Used to have a index finger worked over by that hooky thingy, six years of rebar work. Used to be called "Rod Buster", and even ran "steel" crews. Mine had a little bit more of a hook to it, helps with the speed. Them straight ones, the loops would sometimes just slide back off. Used to be, I could out tie a guy who used the pliers& and wire reel. Kind of ticked him off, too.

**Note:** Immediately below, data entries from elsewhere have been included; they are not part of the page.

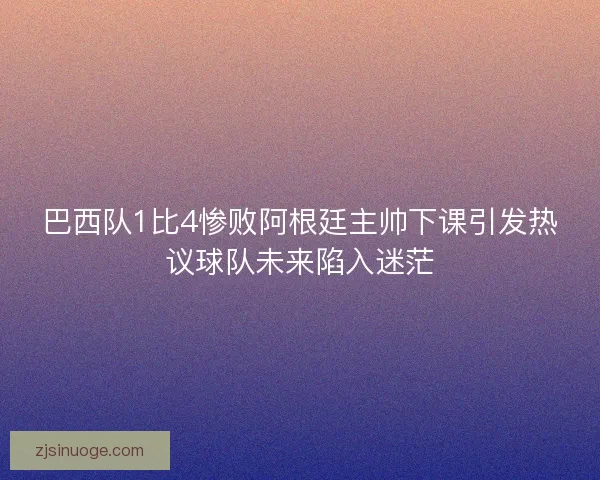 巴西队1比4惨败阿根廷主帅下课引发热议球队未来陷入迷茫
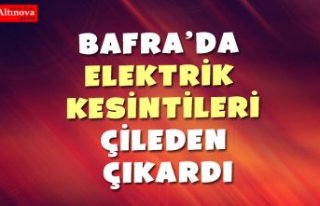 BAFRA’DA ELEKTRİK KESİNTİLERİ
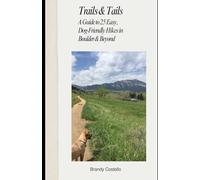 Trails & Tails: A Guide to 25 Easy, Dog-Friendly Hikes in Boulder & Beyond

The ties are known as "Bag Ties". And that is known as a spinner. You'd be surprised at how many I'd wear out in a year….


----------



## Smitty_Cabinetshop (Mar 26, 2011)

I used one of those in my younger days to twist the wire ties burly bob described, except the ones I used were made of copper and were applied to 50lb bags of crushed ice to hold them closed.


----------



## Kryptic (Nov 8, 2013)

they make rugs with them ?

or tie down radiant heat tubing to metal grid locked in oncoming cement pour

we need to find the use in tools that surround us, to the job that confronts us, even if its tying the cat gut to a racquet


----------



## mikeevens45 (Jan 31, 2014)

true use was for tying potato sacks with wire ties


----------



## Smitty_Cabinetshop (Mar 26, 2011)

True use? The others were false? It can't be multi-purpose? My days in the icehouse were a total fraud, amazing. I never knew.


----------



## Kryptic (Nov 8, 2013)

for all the useless tools ever invented

this one seems to encompass many trains of useful thought


----------



## pastorsteve70x7 (Dec 8, 2013)

*This is a surgical instrument from the 18th century used to clear clogged sinuses. *


----------



## fuigb (Apr 21, 2010)

A well-used ice pick?


----------



## BinghamtonEd (Nov 30, 2011)

Doesn't matter what it was, it's a mortise-cleaner-outer now.


----------



## Grandpa (Jan 28, 2011)

It has a trade name that has escaped me. Pig tail or something like this. It is used to tie the wires that hold rebar. If you have ever tied rebar you will not want to do without one of these. They are a fine tool but beyond that they are like most other tools….not so good. by that I mean it would be like using a wood chisel for a screw driver but when you get the rebar ties it is a fine tool. This was no doubt designed by a person working in the trenches that had never heard of a patent so he died tying rebar with a smile on his face instead of sitting in a recliner in front of the fire place.


----------